Nach Sages erschrockenem Blick zu urteilen, war sie erstaunt gewesen, ihn auf der Vernissage zu sehen. Er konnte es ihr nicht verdenken. Es war untypisch, dass er gestern Abend dort gewesen war. Er hasste es, über seine Arbeit zu reden und sich anzuhören, wie die Leute ihm und seiner Kunst schmeichelten. Für ihn war die Sache ganz einfach: Wenn euch gefällt, was ich mache, kauft es. Wenn nicht, ist es mir egal.
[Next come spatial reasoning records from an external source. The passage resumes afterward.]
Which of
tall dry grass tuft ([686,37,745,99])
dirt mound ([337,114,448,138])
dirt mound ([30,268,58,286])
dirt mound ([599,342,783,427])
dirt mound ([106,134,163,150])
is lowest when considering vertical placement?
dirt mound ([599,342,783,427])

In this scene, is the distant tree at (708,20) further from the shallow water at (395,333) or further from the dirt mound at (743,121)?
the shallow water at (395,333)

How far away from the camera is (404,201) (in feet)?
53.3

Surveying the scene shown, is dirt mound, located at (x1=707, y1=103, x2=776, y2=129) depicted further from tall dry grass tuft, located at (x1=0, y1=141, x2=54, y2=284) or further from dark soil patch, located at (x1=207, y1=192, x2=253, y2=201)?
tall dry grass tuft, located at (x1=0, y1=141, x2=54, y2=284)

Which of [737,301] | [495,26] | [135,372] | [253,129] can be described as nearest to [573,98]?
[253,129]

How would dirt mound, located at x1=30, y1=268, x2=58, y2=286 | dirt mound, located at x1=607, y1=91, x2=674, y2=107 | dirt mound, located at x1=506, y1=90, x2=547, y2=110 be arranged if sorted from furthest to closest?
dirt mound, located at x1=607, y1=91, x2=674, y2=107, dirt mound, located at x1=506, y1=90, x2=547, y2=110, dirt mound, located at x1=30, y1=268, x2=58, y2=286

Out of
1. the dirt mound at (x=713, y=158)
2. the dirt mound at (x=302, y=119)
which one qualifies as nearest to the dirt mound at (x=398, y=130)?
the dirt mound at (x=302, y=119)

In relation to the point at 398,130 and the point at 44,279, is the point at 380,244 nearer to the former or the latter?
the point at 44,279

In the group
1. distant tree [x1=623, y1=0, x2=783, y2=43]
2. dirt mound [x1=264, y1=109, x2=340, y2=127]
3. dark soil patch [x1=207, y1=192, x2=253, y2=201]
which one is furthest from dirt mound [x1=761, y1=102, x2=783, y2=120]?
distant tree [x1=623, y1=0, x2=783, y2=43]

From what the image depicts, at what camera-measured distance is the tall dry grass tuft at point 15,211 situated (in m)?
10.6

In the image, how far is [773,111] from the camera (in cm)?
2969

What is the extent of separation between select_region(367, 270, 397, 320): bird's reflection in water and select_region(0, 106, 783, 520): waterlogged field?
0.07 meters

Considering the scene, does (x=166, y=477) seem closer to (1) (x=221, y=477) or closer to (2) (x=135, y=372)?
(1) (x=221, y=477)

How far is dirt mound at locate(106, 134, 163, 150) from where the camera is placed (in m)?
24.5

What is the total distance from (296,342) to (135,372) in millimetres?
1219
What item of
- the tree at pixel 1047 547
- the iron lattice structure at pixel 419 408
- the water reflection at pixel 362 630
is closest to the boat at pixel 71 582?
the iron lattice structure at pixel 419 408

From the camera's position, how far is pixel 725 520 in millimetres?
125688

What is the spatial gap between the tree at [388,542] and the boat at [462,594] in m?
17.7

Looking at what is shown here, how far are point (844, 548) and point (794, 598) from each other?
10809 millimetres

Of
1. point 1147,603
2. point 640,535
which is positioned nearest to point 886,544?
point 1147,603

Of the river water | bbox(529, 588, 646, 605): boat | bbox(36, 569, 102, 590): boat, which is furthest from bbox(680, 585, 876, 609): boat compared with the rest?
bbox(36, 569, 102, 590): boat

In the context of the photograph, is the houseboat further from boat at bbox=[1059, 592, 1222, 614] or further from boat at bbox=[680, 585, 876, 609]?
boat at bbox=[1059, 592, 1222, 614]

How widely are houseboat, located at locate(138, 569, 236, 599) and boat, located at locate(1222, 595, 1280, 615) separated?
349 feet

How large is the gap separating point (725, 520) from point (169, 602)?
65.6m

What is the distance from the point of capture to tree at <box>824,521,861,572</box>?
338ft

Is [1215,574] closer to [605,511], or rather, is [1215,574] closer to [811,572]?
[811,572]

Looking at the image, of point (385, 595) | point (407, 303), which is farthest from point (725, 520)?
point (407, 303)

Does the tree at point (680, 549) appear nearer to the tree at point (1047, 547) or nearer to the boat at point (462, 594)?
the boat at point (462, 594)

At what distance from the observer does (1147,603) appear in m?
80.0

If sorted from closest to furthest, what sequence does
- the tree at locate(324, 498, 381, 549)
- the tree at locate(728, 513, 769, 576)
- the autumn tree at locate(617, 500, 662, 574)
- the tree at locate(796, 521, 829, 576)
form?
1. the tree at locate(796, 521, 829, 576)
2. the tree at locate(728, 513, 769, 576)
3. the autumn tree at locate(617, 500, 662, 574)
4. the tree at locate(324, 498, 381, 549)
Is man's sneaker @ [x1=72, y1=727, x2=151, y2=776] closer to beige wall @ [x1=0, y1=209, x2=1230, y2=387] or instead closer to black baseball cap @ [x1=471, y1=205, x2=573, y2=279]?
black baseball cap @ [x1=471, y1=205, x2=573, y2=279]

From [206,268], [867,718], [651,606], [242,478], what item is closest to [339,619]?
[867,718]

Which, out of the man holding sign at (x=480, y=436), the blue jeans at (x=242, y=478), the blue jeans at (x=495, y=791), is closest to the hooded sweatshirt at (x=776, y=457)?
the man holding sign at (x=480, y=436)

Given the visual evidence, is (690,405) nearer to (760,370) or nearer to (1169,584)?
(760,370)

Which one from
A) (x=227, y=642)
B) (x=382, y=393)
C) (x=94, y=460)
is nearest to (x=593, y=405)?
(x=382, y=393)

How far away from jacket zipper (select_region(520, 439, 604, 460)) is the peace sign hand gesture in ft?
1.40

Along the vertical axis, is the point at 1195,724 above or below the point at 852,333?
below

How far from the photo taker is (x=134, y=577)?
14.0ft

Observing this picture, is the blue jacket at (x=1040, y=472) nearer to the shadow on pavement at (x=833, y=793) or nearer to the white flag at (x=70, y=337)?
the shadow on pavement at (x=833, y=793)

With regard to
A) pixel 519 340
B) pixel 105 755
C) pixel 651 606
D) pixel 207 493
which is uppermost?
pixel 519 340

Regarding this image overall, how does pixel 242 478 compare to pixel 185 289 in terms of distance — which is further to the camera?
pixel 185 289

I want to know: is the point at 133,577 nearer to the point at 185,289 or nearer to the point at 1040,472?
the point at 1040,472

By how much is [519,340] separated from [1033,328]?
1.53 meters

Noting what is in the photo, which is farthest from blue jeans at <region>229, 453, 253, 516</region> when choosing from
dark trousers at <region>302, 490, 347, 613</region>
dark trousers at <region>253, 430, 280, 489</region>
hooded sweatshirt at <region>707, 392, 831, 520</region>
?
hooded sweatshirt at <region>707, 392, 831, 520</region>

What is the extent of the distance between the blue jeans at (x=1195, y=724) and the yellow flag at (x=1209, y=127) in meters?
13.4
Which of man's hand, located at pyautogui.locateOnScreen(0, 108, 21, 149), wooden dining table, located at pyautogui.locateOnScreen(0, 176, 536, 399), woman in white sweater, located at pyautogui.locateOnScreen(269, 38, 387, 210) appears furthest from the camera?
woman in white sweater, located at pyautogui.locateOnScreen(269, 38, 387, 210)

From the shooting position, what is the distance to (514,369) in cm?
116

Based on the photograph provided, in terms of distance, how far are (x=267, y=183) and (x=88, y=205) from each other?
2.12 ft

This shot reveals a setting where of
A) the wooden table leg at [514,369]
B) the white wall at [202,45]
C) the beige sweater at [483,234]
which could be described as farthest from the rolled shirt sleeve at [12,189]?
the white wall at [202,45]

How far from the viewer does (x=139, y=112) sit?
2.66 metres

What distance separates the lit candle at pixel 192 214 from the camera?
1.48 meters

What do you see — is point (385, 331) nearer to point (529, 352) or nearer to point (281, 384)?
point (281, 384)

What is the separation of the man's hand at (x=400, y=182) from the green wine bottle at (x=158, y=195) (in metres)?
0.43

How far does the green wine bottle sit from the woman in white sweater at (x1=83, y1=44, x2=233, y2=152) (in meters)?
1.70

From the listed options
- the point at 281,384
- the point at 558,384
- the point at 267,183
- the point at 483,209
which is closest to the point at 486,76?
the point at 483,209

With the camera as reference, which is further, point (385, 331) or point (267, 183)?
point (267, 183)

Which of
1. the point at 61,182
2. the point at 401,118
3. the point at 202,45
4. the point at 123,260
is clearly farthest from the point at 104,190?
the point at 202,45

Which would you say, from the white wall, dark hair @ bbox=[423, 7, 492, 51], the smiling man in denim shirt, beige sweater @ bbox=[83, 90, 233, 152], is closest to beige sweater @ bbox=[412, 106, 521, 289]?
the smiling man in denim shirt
Es war unnötig, bei jedem einzelnen Werk endlos über Einflüsse und Inspiration zu diskutieren. Zum Glück kam das, was er schuf, bei Kunstliebhabern gut an. Seine Schweigsamkeit und sein Einsiedlerdasein trugen, wie sein Agent Tom behauptete, zu seiner geheimnisvollen Aura bei.
Er war nur auf der Ausstellung gewesen, weil Tom darauf bestanden hatte, dass er die reiche Firmenchefin kennenlernte, die eine Skulptur für die Lobby ihrer neuen Konzernzentrale kaufen wollte. Der Auftrag würde sein leeres Konto füllen. Deshalb konnte er zu dem Treffen nicht Nein sagen.
Alle Gedanken an den Auftrag, seinen Agenten und die Vernissage waren vergessen, als er Sage zum ersten Mal seit drei Jahren wieder zu Gesicht bekam.
Kaum dass er sie bemerkt hatte, wurde Tyce schwindelig. Seine Haut schien ihm zu eng, und die Welt geriet aus dem Gleichgewicht. Verdammt. Sage war immer noch so verführerisch wie damals und brachte ihn nach wie vor um den Verstand. Alles verblasste, und er wandte sich von der Unternehmerin ab – die sehr feminin und sehr interessiert an ihm war –, um sich durch die Menge zu Sage zu drängen.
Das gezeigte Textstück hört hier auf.